Start with a generous warm white or cream on the ceiling and trim. Paint & Paper Library Sand I (LRV 95.4) is cracking for this — soft, warm and barely off-white, it lifts the teal and stops the scheme feeling heavy. If you want something a touch cleaner, Farrow & Ball All White (LRV 92) works too, though Sand I has the warmer undertone that I'd reach for first against a colour this deep.
For the accent that really makes Midnight Teal come alive, go ochre or copper. Dulux Copper Glow (LRV 30.1) is the obvious shout — a burnished, earthy orange that's the natural complement to teal on the colour wheel. Use it on a piece of furniture, soft furnishings or a single feature wall and it'll glow against the deep blue-green.
Want to deepen the drama instead? Mylands Cigar BH.20 (LRV 11.8) is a gorgeous tobacco brown that brings genuine heritage weight. Pair it with Midnight Teal in a study or dining room and you've got a properly grown-up, enveloping scheme.

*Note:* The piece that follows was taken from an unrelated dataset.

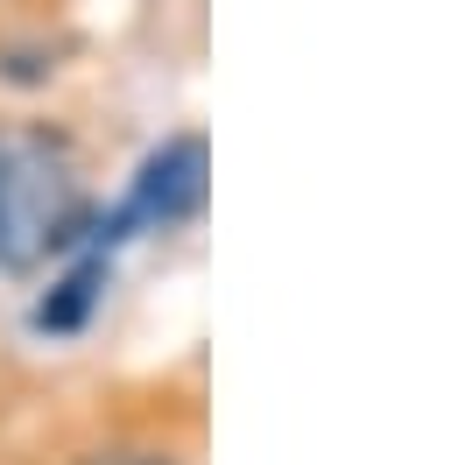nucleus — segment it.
<instances>
[{"label":"nucleus","mask_w":458,"mask_h":465,"mask_svg":"<svg viewBox=\"0 0 458 465\" xmlns=\"http://www.w3.org/2000/svg\"><path fill=\"white\" fill-rule=\"evenodd\" d=\"M85 183L78 155L50 127H0V268L29 275L50 254L78 247Z\"/></svg>","instance_id":"f257e3e1"},{"label":"nucleus","mask_w":458,"mask_h":465,"mask_svg":"<svg viewBox=\"0 0 458 465\" xmlns=\"http://www.w3.org/2000/svg\"><path fill=\"white\" fill-rule=\"evenodd\" d=\"M204 183H212L204 142H198V134H170V142L142 163L127 204H120L99 232H106V240H127L134 226H184V219H198V212H204Z\"/></svg>","instance_id":"f03ea898"},{"label":"nucleus","mask_w":458,"mask_h":465,"mask_svg":"<svg viewBox=\"0 0 458 465\" xmlns=\"http://www.w3.org/2000/svg\"><path fill=\"white\" fill-rule=\"evenodd\" d=\"M99 282H106V262H99V254H85V262L71 268L57 290L43 296L35 324H43V331H71V324H85V311H92V296H99Z\"/></svg>","instance_id":"7ed1b4c3"},{"label":"nucleus","mask_w":458,"mask_h":465,"mask_svg":"<svg viewBox=\"0 0 458 465\" xmlns=\"http://www.w3.org/2000/svg\"><path fill=\"white\" fill-rule=\"evenodd\" d=\"M78 465H176L170 451H148V444H106V451H85Z\"/></svg>","instance_id":"20e7f679"}]
</instances>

The "but what about" here: don't let it tip too cool. Teal plus cool greys plus chrome and you'll end up with something that feels like a dentist's waiting room. That's why natural timber and leather are non-negotiable in this palette — oak floors, walnut furniture, a tan leather chair, brass or aged-gold hardware. Those textures do the warming work that paint alone can't.
Practical advice: paint a board in Midnight Teal and stand it against your timber and metal fixtures before you commit. This colour shifts a lot between daylight and lamplight, and it's at its best in the evening — so judge it then.